Contracting and Optimizing your Time Part 3

This is part 3 of my blog on contracting and making sure you are doing it right. This week I will go into detail on the importance of work load balancing. Let's face it, it feels good to know that you are good at your work and hence it is even better to know that you are getting a lot of clients into your business. It is because of this, that it is human nature to take on every project at your fingertips. If you can take one thing away from this week's section on contracting, it is that this is the worst thing you can do. You are one person (or even a couple of people in a company), and this doesn't mean you are en expert in every field. Even if you are, it may not be your niche...something that you do in your sleep....something that you can turn around in a short amount of time.

For example, I was offered to build an Iphone application that would sync with a system and update it whenever possible. "Great", I thought.  I have done some Iphone applications before and this although the process seemed straight forward, when do some short analysis, I realised I would have to do a lot of (unpaid) ground work to get up to speed on building the application. In the meantime, I have a small company wanting to build a web site that would take half the time, I would be much more confident with doing, and would be a quick and easy "tick" on the list of web sites I have built through Jerrong. So what did I do? Well seeing that I know someone who spends a lot more time working with Iphone applications, I decided to give them the job. 

  • Was it a loss?
  • Should I have done it to get more work in the Future from that source?
  • Have I just diverted all my business to a college for free?

The answer is NO.

Flip these questions on their bum and see what is produced :

  • Have I just done a bad job for a client that could potentially want more work out of me?
  • Have I just spent 2 days learning about the Iphone SDK, when I could have been much more efficient on other projects?
  • Have I just opened the oppurtunity to hire subcontractor for work?
The answer is a potential YES.

The bottom line is, if you are good at what you do and have built up a reputation, then their will always be work...and most importantly...work in your niche role.

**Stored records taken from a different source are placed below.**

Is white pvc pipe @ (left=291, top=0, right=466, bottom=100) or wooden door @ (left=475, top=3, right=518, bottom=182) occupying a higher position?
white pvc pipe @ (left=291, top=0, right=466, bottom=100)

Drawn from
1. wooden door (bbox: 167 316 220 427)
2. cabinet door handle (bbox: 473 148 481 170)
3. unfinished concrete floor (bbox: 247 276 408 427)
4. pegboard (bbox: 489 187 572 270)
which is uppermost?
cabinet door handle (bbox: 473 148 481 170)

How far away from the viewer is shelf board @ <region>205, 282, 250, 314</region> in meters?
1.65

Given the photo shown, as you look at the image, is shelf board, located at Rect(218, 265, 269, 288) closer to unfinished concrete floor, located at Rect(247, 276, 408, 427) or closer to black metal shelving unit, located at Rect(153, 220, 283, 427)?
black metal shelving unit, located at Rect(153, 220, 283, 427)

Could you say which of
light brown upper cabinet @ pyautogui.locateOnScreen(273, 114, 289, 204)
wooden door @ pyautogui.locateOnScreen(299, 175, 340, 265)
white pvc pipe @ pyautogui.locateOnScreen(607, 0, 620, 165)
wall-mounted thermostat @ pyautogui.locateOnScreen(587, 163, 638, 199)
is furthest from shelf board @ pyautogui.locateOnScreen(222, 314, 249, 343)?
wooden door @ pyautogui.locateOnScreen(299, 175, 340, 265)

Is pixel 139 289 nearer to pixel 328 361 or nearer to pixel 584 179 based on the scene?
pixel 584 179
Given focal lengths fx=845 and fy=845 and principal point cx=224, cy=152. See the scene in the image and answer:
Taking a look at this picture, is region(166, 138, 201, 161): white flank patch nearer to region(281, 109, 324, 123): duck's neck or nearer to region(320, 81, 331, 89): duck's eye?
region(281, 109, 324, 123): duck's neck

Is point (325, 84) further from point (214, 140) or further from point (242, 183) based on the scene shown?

I have forgotten to talk about one aspect that has definately effected me in ways in the past few days. An aspect that is by far the most important of them all. EVERYONE NEEDS TO TAKE IT EASY NOW AND THEN. You can't over-exhaust yourself or you will burn out. It is not smart. It is not productive. It is not healthy. So, in contridicting myself, even if you have been given a project to do that you would feel quite comfortable doing....you don't HAVE to do it. Sure, some other contractor/company might get to do it, but hey, when it comes down to it...you still have your sanity, a clear head and your loved ones. (It only took me 4 years to realise that!!! :) with a little help from another TW.)

Hope this helps, 

 -Tim

1 comment:

Henri said...

Good advice and good to see that I am not the only one who thinks this much about things as well :)

So what percentage of contract work do you turn down because of this?